NSF Hub, With NJIT as Member, Now Taking Applications to Commercialize Research
Aiming to propel discoveries made in university labs into everyday life, the new I-Corps Northeast Hub launched this week following its announcement last summer, as applications are now open for its first researcher training program.
The 4-week program, in which researchers confront the challenges of creating successful startups and entrepreneurial ventures based on scientific and technological discoveries, kicks off Feb. 28 and runs through March 23 online.
Funded with a 5-year grant from the National Science Foundation, the Hub brings together an initial eight of the region’s top universities — including NJIT, and led by principal institution Princeton University — to deliver the NSF’s signature I-Corps educational experience, which introduces science and technology researchers to tasks more familiar to business school students, such as interviewing potential customers to discover if a technology will meet users’ needs.
Participants attend the course in small teams that may include faculty members, postdoctoral and staff researchers, and graduate and undergraduate students from the lab associated with the technology being explored. Each team is partnered with an experienced mentor who helps the researchers navigate the process.
Hub instructors employ the NSF I-Corps training approach, which for more than a decade has been preparing researchers to form startups and transition their research into the public sphere where it can benefit everyday lives.
Through its programs, the hub will build skills and opportunities among researchers from around the northeast region and from all backgrounds, including those historically underrepresented in entrepreneurship
Through its programs, the hub will build skills and opportunities among researchers from around the northeast region and from all backgrounds, including those historically underrepresented in entrepreneurship.
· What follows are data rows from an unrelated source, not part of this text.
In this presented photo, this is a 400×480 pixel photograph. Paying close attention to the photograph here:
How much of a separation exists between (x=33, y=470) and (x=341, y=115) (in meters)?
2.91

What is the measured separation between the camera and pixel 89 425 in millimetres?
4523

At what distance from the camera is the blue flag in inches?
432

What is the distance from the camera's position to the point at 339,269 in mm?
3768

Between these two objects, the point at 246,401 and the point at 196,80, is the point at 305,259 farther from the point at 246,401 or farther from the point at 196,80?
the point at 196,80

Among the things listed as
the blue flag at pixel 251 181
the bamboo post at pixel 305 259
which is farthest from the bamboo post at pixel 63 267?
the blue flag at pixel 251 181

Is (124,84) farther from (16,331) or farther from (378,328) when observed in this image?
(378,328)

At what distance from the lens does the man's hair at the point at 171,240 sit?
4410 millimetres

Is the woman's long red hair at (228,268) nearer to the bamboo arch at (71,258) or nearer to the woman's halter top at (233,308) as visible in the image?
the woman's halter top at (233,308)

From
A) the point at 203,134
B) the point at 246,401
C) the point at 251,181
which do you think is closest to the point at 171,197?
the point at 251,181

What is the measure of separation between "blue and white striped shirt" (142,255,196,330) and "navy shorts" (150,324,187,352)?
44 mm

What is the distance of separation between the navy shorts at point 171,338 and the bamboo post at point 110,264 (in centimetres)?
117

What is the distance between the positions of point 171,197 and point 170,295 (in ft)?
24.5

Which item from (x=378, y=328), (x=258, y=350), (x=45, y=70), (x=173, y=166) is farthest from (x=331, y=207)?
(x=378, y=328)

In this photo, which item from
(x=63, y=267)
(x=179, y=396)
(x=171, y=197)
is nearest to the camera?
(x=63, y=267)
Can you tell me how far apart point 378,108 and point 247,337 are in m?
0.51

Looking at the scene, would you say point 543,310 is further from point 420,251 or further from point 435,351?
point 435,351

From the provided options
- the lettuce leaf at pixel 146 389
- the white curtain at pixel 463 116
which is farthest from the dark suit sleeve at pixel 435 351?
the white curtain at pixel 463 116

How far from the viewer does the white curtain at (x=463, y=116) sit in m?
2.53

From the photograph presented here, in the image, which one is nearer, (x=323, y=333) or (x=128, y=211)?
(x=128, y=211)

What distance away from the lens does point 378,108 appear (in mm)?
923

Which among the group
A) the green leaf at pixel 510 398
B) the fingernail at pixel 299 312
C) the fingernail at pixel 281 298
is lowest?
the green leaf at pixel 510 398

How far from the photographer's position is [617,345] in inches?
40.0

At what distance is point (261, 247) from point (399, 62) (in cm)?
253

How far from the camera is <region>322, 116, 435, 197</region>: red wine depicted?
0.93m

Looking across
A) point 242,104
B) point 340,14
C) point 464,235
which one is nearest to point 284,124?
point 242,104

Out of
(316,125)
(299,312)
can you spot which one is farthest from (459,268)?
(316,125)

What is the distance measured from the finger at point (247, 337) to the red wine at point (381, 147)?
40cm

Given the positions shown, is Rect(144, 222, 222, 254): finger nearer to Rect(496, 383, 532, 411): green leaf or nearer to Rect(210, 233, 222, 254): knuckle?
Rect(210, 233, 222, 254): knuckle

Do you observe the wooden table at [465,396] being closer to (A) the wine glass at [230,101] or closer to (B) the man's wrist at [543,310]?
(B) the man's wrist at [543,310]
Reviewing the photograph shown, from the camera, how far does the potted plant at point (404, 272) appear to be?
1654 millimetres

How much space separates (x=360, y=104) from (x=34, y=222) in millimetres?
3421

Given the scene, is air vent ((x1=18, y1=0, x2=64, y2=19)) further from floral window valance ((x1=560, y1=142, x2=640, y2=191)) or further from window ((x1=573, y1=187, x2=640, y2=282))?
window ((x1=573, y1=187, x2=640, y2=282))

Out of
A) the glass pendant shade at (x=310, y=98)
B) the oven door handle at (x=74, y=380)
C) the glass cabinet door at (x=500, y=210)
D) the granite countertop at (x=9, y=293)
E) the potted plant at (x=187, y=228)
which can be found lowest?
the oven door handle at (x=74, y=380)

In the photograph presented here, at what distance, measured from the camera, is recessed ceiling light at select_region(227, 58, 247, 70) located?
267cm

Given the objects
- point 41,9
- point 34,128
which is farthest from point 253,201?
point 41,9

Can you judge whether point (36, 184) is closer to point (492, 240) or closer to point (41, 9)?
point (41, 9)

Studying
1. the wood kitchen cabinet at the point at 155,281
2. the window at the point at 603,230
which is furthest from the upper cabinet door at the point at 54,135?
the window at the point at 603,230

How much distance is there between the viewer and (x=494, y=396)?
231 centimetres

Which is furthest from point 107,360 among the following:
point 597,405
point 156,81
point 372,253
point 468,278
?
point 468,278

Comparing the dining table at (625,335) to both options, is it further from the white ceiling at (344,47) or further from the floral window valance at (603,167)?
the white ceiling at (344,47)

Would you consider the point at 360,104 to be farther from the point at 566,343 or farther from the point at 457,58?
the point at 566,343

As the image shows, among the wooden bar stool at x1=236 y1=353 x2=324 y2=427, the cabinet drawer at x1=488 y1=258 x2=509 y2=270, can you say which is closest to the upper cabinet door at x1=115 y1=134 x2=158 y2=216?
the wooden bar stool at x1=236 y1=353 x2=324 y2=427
Participants do not need to belong to the hub institutions to attend the 4-week course.
Rutgers University and University of Delaware are partner institutions. Affiliates in addition to NJIT are Delaware State University, Lehigh University, Rowan University and Temple University in Pennsylvania. The hub will expand each year to add new affiliate universities.
“It is exciting to see the launch of the Hub, which will have a positive impact on the regional innovation ecosystem,” said Rodney Priestly, Princeton University's vice dean for research and professor of chemical and biological engineering, who is a co-director of the Hub.
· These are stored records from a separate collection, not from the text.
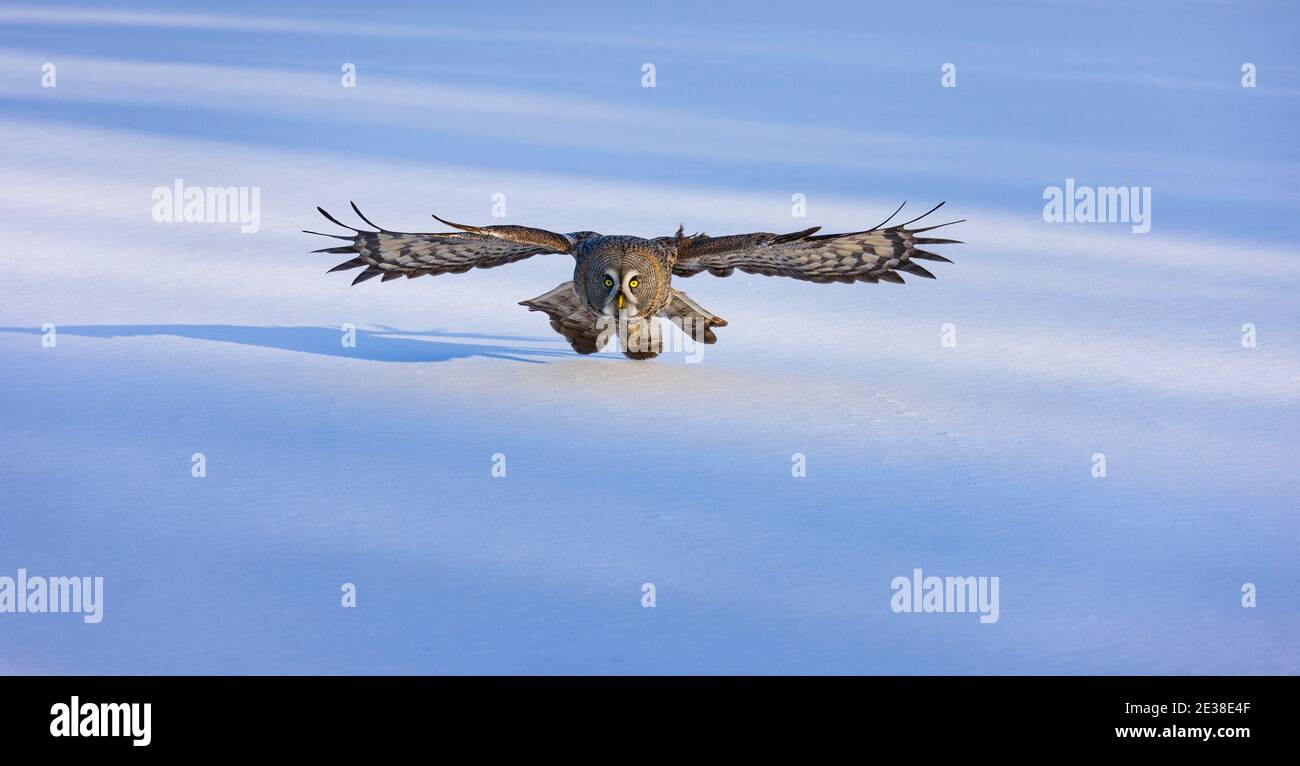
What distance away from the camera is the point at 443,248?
6930 millimetres

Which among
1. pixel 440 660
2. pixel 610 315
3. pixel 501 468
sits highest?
pixel 610 315

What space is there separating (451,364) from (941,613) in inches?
119

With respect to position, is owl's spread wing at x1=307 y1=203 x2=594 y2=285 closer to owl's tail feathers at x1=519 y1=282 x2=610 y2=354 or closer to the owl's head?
owl's tail feathers at x1=519 y1=282 x2=610 y2=354

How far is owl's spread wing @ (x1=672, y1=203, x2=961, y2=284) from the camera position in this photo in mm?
6754

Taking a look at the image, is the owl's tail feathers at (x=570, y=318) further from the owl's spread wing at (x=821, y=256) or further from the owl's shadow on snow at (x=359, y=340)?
the owl's spread wing at (x=821, y=256)

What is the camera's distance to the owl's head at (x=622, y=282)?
6.43 m

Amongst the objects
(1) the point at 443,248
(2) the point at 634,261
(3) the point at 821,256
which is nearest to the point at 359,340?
(1) the point at 443,248

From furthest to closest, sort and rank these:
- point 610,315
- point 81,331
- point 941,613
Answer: point 81,331, point 610,315, point 941,613

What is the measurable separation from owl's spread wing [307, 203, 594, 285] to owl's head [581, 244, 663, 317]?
323 mm

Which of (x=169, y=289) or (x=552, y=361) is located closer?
(x=552, y=361)

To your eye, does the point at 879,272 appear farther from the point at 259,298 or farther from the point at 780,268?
the point at 259,298

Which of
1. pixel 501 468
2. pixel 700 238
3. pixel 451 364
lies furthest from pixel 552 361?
pixel 501 468

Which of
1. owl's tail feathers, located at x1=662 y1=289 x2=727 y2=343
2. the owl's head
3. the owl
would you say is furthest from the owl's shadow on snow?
the owl's head

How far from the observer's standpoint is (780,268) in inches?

Teams must apply for the program, and those selected are eligible for up to $3,000 in funds with which to conduct customer discovery research. Upon completion, the squads are eligible to apply to the NSF I-Corps Teams program, which includes a $50,000 grant for customer and industry discovery research.
Learn how to apply for the 4-week Regional Program at the I-Corps Northeast Hub website.
Applications are open to researchers affiliated at any university or institution.
The program runs Feb. 28, Mar. 2, Mar. 9 and Mar. 23 from 1:00 p.m. to 4:00 p.m. ET online. Applications are due Jan. 31.